++++ Records provided ++++
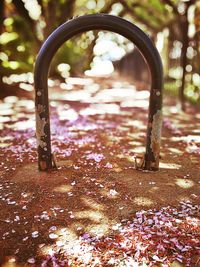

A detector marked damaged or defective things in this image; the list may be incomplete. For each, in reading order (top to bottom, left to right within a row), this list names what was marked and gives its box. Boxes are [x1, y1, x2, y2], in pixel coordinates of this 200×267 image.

rusted metal tube [34, 13, 162, 172]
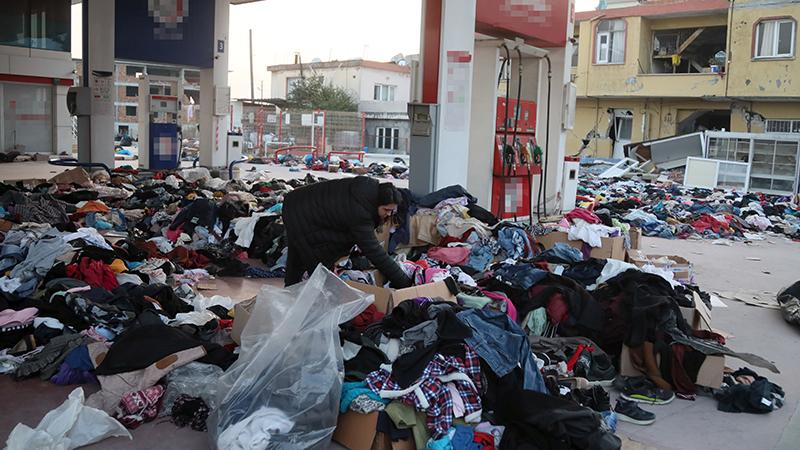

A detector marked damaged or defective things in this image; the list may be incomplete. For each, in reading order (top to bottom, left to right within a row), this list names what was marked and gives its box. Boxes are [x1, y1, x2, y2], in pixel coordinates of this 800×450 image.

broken window [592, 20, 624, 63]
broken window [756, 19, 792, 58]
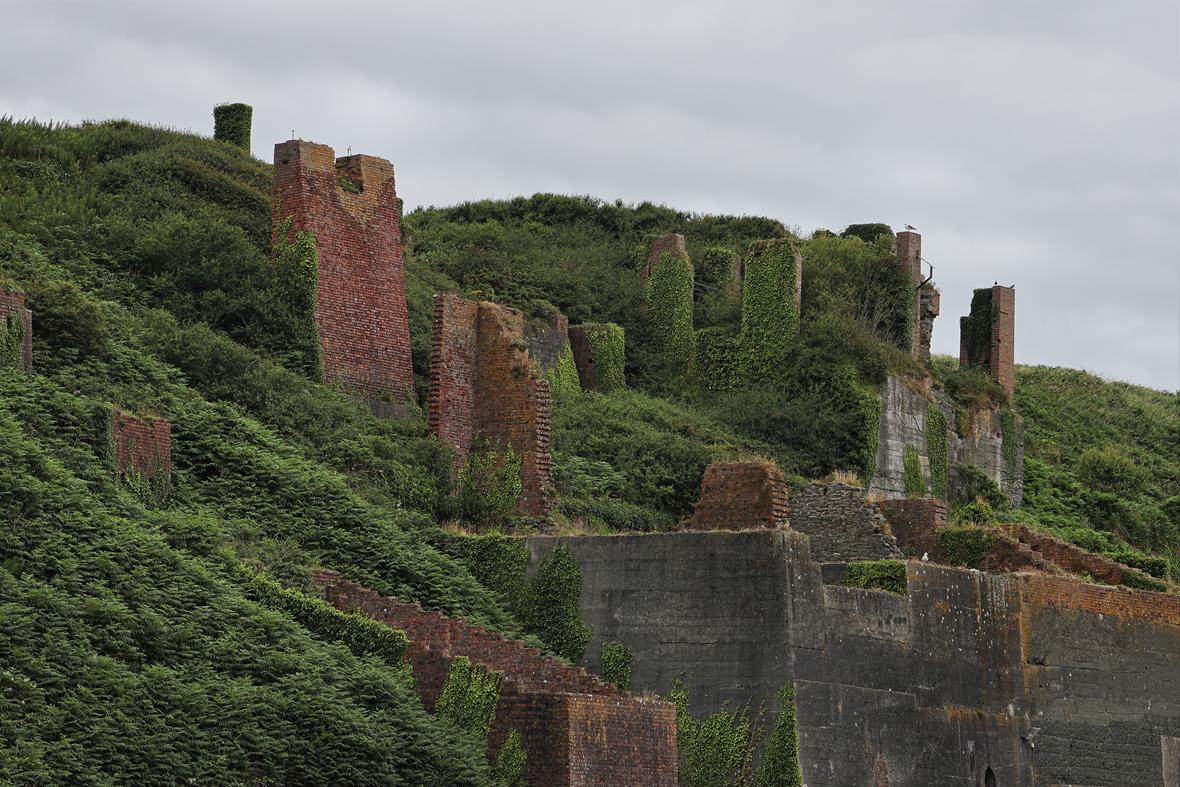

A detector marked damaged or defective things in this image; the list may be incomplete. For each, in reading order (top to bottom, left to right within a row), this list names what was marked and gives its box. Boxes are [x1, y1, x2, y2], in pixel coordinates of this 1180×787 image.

rusty brick surface [271, 141, 415, 410]
rusty brick surface [689, 457, 788, 533]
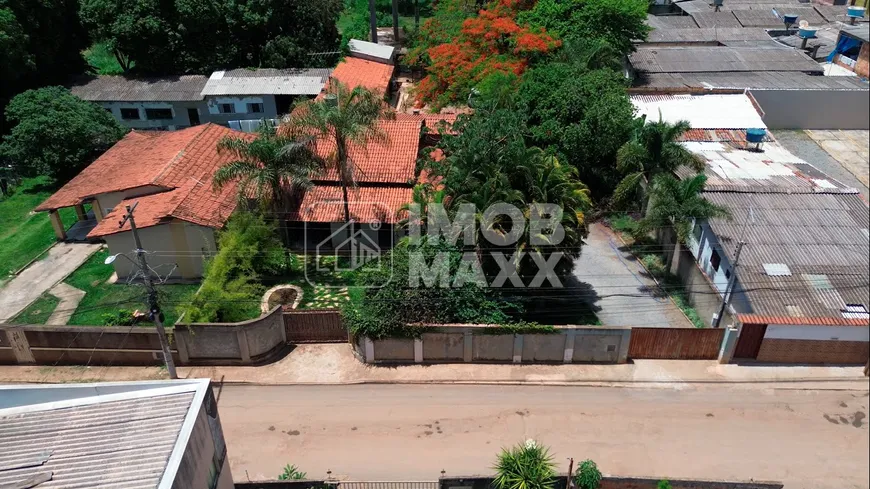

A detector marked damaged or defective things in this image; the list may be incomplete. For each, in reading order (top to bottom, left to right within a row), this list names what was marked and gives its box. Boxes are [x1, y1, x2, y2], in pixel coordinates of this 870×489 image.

rusty metal roof [0, 382, 210, 488]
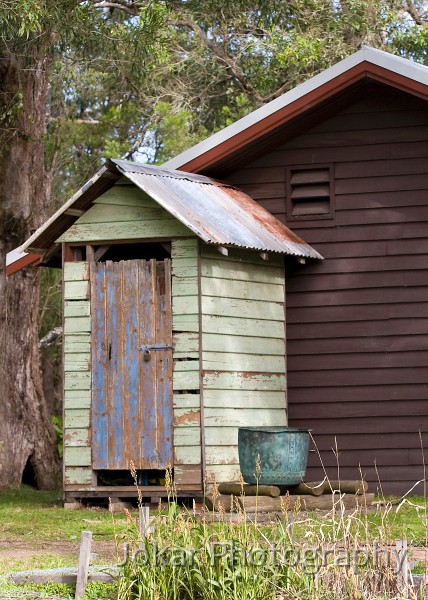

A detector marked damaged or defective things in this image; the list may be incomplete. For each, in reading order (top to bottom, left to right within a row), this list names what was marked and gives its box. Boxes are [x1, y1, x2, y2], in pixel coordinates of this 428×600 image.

rusty corrugated iron roof [19, 159, 320, 260]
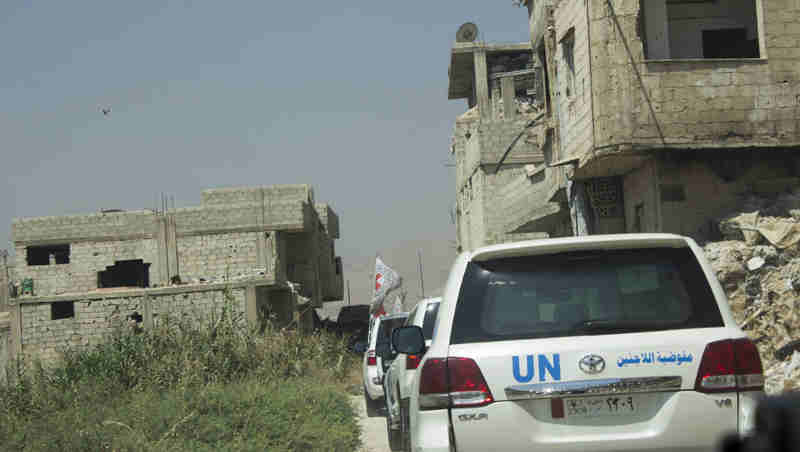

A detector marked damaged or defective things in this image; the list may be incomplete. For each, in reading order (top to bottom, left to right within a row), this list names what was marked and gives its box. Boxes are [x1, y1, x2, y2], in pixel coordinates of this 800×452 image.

broken window [640, 0, 760, 59]
damaged building [450, 0, 800, 249]
damaged facade [454, 0, 800, 249]
broken window [26, 245, 70, 266]
broken window [51, 302, 75, 320]
broken window [97, 260, 151, 288]
damaged building [1, 184, 344, 364]
damaged facade [1, 184, 344, 364]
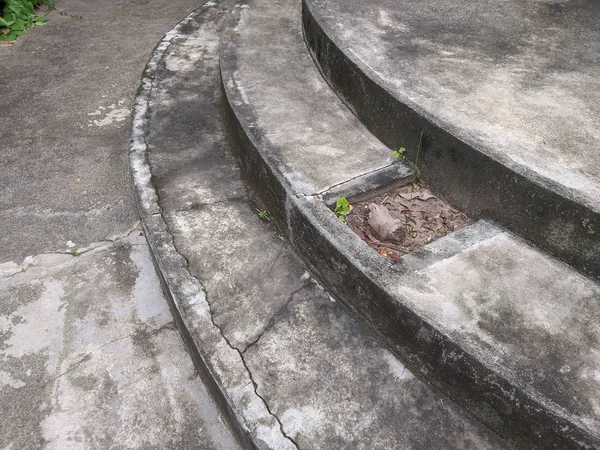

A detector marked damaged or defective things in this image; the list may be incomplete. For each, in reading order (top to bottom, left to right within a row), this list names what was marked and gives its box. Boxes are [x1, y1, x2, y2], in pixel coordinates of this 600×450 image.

cracked concrete surface [1, 232, 241, 450]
++++
Print the listing again word for word, starting at the line that contains "this 600×450 image." and continuing through the last line of the listing.

A detector marked damaged or defective things in this image; the list may be incomplete. For each, in reading order (top to bottom, left to right within a row), this list names what was marked and gives its box. Boxes are [x1, y1, x2, y2], in pixel coordinates of this 600×450 image.

cracked concrete surface [1, 232, 241, 450]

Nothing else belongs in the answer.